### SUPPLIED PASSAGE
────────
The Autonomy-Control Gap: What 998K Agent Tool Calls Actually Reveal

Anthropic published a research post in February that’s worth reading past the headline. “Measuring AI Agent Autonomy in Practice” analyzes ~1M tool calls from their public API plus 500K Claude Code sessions. The data tells a story that most enterprise deployment narratives are skipping over.

The capability curve is steep. The 99.9th percentile autonomous session duration nearly doubled from under 25 minutes (Oct 2025) to over 45 minutes (Jan 2026). Internal task success rates doubled between August and December. Human interventions per session dropped from 5.4 to 3.3. By raw capability metrics, agents are pulling away fast.

But here’s the trust paradox nobody’s talking about. Experienced users (750+ sessions) auto-approve actions at double the rate of new users (~40% vs ~20%). That sounds like growing confidence. Except interrupt rates also increase with experience—from 5% to 9% of turns. People who’ve worked with agents longer trust them more and intervene more. That’s not a contradiction. It’s what calibration looks like when you actually understand the failure modes.

The agent knows when it’s uncertain. On the highest complexity tasks, Claude initiates clarification requests 2.2x more often than humans interrupt. The top reasons: presenting approach choices (35%), gathering diagnostic information (21%), clarifying vague requests (13%). This is meaningful—agents aren’t just executing blindly. They’re building an internal model of their own competence boundaries. Whether that calibration holds under distribution shift is the real question.

The governance infrastructure isn’t keeping up. From the 998K tool call sample: 80% have at least one safeguard, 73% have human-in-the-loop oversight. Sounds reassuring until you look at what’s in the remaining 27%. And the 0.8% classified as irreversible actions—customer emails sent, resources deployed, state changed—represent disproportionate liability. Help Net Security’s recent reporting puts it bluntly: “AI went from assistant to autonomous actor and security never caught up.”

The domain concentration tells you where the pressure is. Software engineering dominates at 47.8% of tool calls. Business intelligence (8.3%), customer service (7.2%), sales (6.5%), finance (5.9%) follow. This isn’t a general deployment—it’s heavily skewed toward code generation and data tasks. The sectors where agent errors have the highest real-world cost (healthcare, infrastructure, legal) are barely represented in the usage data, which means the governance frameworks are being built on the easy cases.
────────
### SUPPLIED INFORMATION
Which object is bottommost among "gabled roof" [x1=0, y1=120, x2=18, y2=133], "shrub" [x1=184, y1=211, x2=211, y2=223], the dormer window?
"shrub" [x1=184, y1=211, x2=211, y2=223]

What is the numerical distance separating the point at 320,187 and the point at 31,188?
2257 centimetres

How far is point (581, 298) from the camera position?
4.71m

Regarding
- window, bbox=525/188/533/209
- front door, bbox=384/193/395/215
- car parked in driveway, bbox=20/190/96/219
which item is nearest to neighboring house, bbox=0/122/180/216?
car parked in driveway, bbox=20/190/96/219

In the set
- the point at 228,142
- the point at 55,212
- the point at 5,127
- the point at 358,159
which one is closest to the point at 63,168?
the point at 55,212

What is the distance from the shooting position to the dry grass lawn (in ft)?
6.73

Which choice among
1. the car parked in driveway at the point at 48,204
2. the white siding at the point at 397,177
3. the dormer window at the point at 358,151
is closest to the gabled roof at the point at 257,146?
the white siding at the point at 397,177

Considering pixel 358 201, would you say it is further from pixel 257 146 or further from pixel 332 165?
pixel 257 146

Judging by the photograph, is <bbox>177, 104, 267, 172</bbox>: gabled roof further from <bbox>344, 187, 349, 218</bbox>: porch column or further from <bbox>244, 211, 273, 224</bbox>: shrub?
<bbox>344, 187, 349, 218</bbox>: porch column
────────
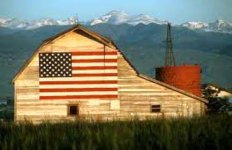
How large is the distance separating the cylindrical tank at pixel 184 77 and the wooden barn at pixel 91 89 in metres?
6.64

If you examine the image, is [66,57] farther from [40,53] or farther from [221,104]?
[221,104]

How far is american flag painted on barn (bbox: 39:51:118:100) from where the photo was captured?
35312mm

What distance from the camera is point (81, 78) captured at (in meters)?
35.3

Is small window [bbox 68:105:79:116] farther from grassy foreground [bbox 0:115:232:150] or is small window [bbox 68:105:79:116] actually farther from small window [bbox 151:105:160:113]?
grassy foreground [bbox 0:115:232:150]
────────
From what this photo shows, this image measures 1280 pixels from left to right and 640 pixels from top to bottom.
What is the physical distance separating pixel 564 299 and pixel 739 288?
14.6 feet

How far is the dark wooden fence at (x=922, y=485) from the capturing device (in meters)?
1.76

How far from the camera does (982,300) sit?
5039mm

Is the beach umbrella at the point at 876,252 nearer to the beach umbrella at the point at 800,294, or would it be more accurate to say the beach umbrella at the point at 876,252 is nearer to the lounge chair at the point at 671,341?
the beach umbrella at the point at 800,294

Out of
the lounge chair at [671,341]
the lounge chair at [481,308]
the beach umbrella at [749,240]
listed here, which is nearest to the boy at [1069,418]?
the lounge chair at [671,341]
────────
### WHAT THIS TASK INVOLVES
From the article on agent tool calls, list every domain given a percentage share of tool calls, along with that percentage.

### REPLY
Software engineering: 47.8%
Business intelligence: 8.3%
Customer service: 7.2%
Sales: 6.5%
Finance: 5.9%